WBBX
- Pocomoke City, Maryland; United States;
- Frequency: 106.1 MHz
- Branding: Sunny 106.1 Feel Good 80s and More

Programming
- Format: Classic hits
- Affiliations: Baltimore Ravens Radio Network

Ownership
- Owner: Vince Klepac; (Vinco Media LLC);

History
- First air date: 1992 (as WMYJ)
- Former call signs: WMYJ (1991–1994); WWVV (1994–1995); WKHI (1995–1996); WKHW (1996–2009); WXSH (2009–2020);

Technical information
- Licensing authority: FCC
- Facility ID: 67576
- Class: A
- ERP: 4,000 watts
- HAAT: 104 meters (341 ft)
- Transmitter coordinates: 38°4′36.4″N 75°32′16.7″W﻿ / ﻿38.076778°N 75.537972°W

Links
- Public license information: Public file; LMS;
- Webcast: Listen live (via iHeartRadio)
- Website: sunny1061.com

= WBBX (FM) =

WBBX (106.1 MHz) is an FM radio station broadcasting an classic hits format. Licensed to Pocomoke City, Maryland, United States, the station is owned by Vinco Media LLC (Vince Klepac). The station was assigned the WBBX call letters by the Federal Communications Commission on February 6, 2020.

==History==
The original call sign of the station was WMYJ in 1992. During two months of 1994, the call letters were changed to WWVV in 1994. While the station was licensed to Great Scott Broadcasting, it was operated under a local marketing agreement (LMA) by Bay Broadcasting. Prior to 2005, the station was a simulcast of WBEY, a country music station.

In 2005, the simulcast ended and the station switched its programming to SAM-FM, a variety hits programming format distributed by satellite by Westwood One.

In August 2007, WKHW dropped the format and the SAM-FM programming. The station overlapped Great Scott's own programming on WKHI (107.7 FM) which had a similar variety hits format serving the same geographic area.
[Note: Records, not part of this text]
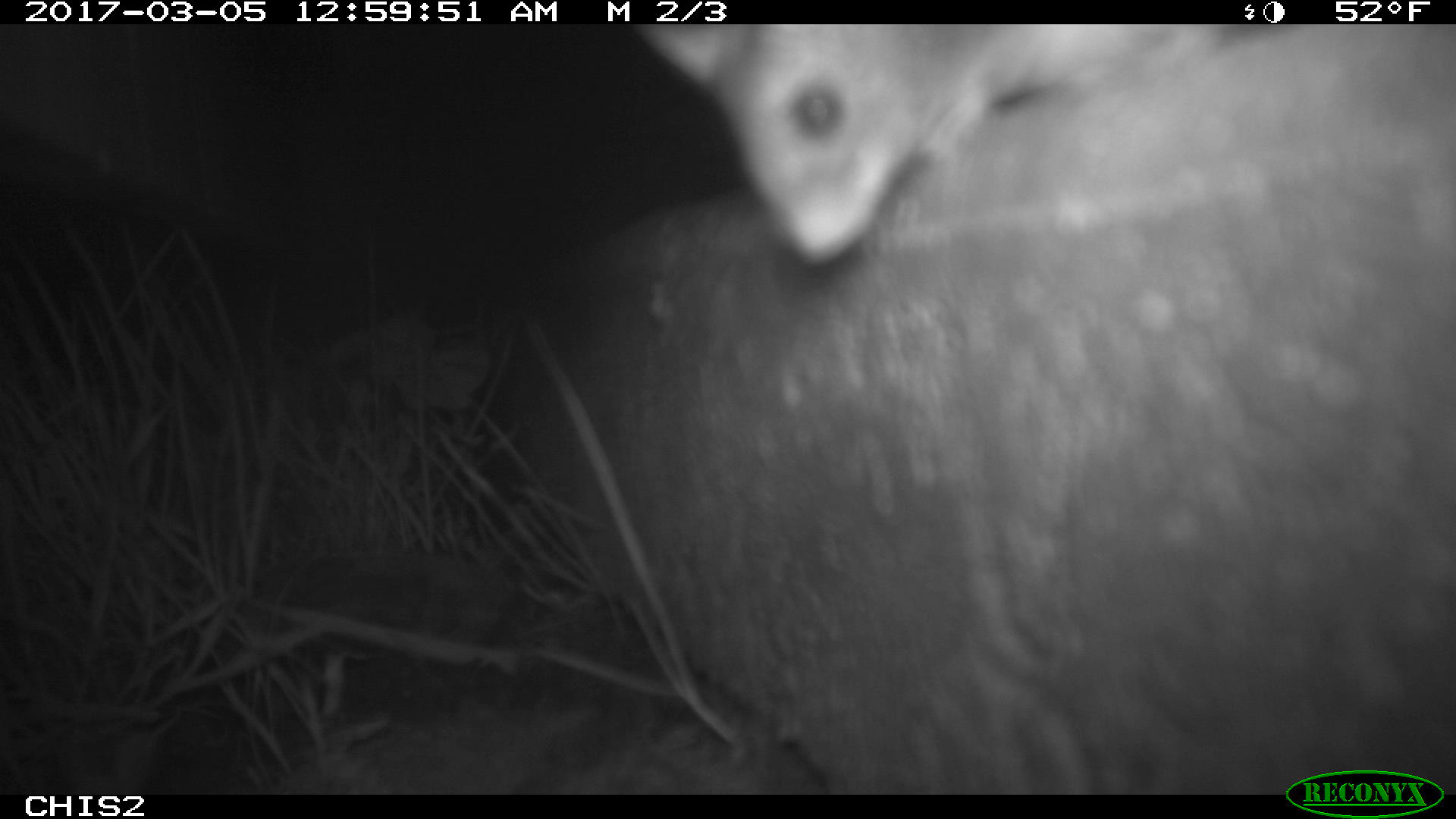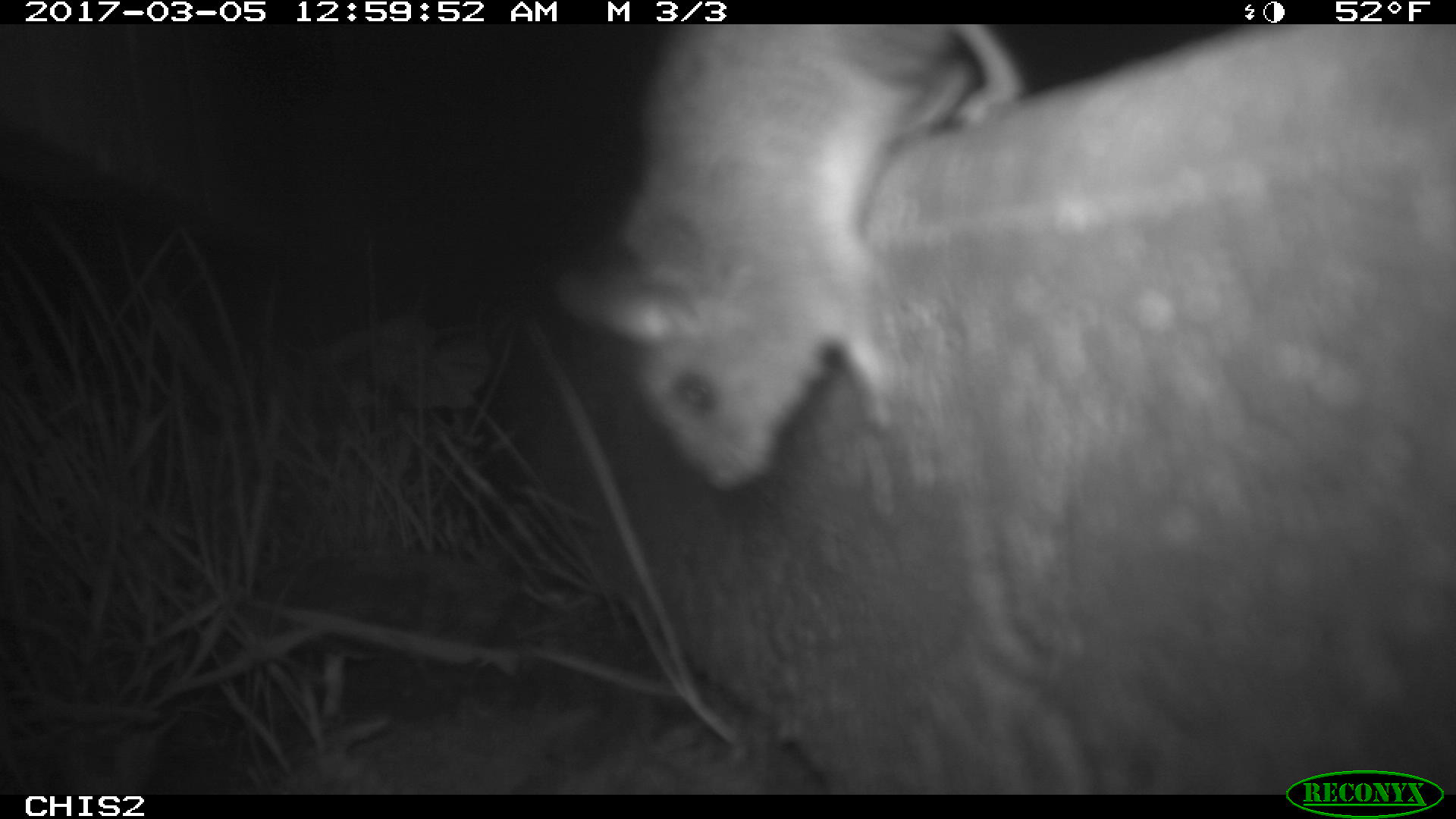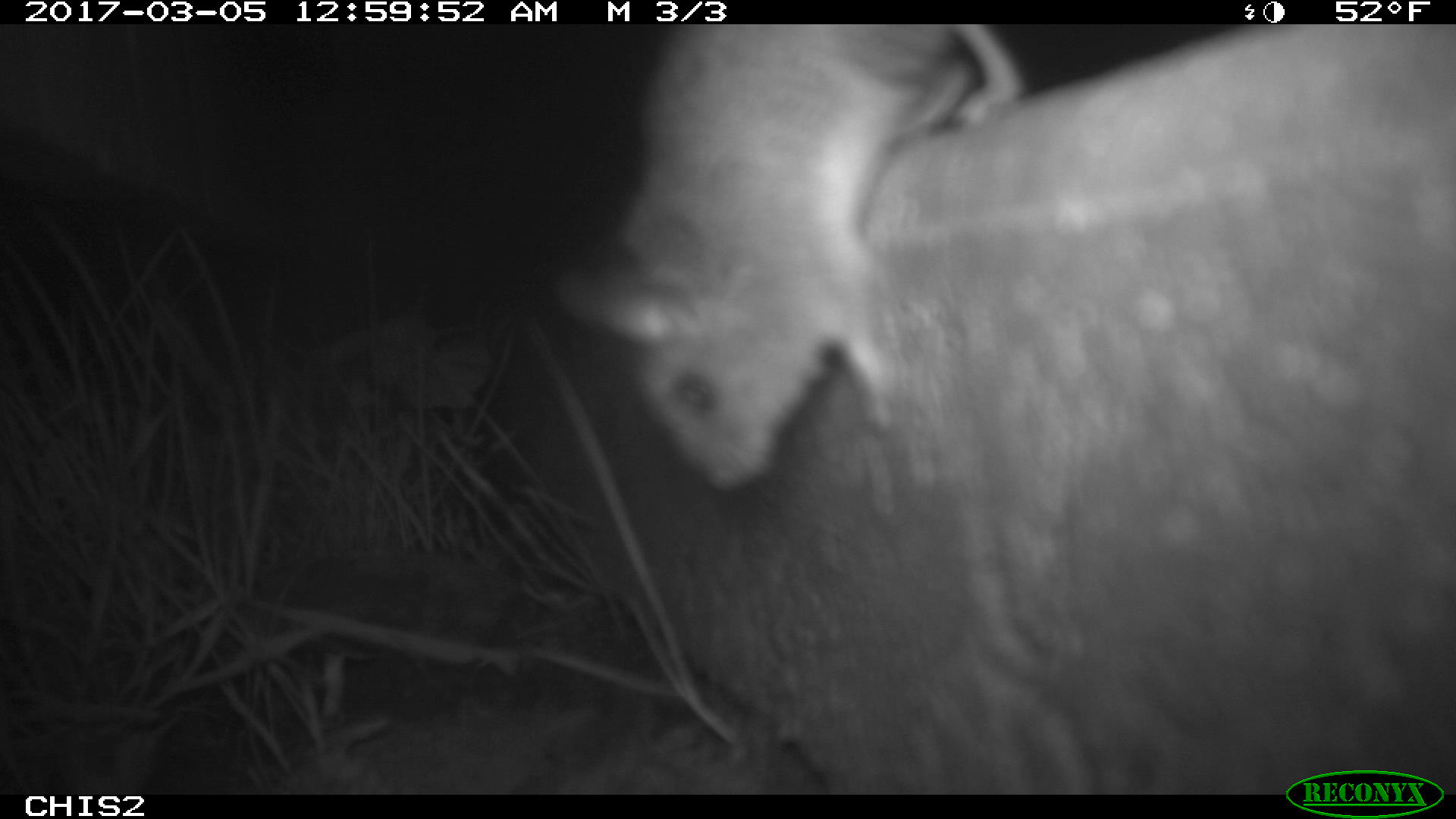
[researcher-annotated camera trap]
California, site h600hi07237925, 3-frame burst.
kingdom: Animalia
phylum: Chordata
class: Mammalia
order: Rodentia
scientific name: Rodentia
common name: rodent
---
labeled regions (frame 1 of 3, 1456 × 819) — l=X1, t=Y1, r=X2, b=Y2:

The station then became known as "K-Rock", broadcasting a classic rock format.

===Silent===
In Summer 2008, Bay Broadcasting's LMA with Great Scott Broadcasting ended in a dispute and the station went silent on June 23, 2008. WKHW was granted permission by the Federal Communications Commission (FCC) to temporarily shut off its transmitter. Granted on August 21, 2008, this "remain silent" authority was to expire on February 17, 2009. The broadcast license for this station would automatically expire as a matter of law if the station did not resume broadcast operations by 12:01 a.m. on June 24, 2009. On April 13, 2009, while the station remained silent, the call sign was changed to WXSH.

===Studio 106===
On June 22, 2009, WXSH returned to the air at 106.1 FM with a rhythmic oldies format branded as "Studio 106". On August 25, 2009, GSB started a simulcast with WKDB out of Laurel, Delaware. On August 4, 2010, the station went dark again.

===Máxima 106.1 FM===
On October 29, 2011, WXSH became Máxima 106.1 FM, a Spanish-language radio station managed by Hola Media Network. This station simulcast WJWL, Máxima 900.

===The Vault===
On November 3, 2014, WXSH changed its format to classic rock, branded as "The Vault" and simulcasting WJKI-FM 103.5 from Bethany Beach, Delaware.

===Xtra 106.1===
With the sale of WXSH pending FCC approval, the station went dark for several weeks in early December 2018. On December 17, 2018, the new Xtra 106.1 was launched, playing "Delmarva's Greatest Hits of All Time".

===94.9KHI simulcast===
On May 1, 2019, WXSH dropped "Delmarva's Greatest Hits of All Time", and started simulcasting WKHI (94.9 FM).

===Xtra 106.1 reboot===
On June 7, 2019, WXSH dropped the WKHI simulcast and relaunched Xtra 106.1.

===B106.1===
On February 6, 2020, WXSH rebranded as "B106.1" under new WBBX call letters.

On July 1, 2024, the station rebranded as Delmarva Gold B 106.1 playing an oldies format.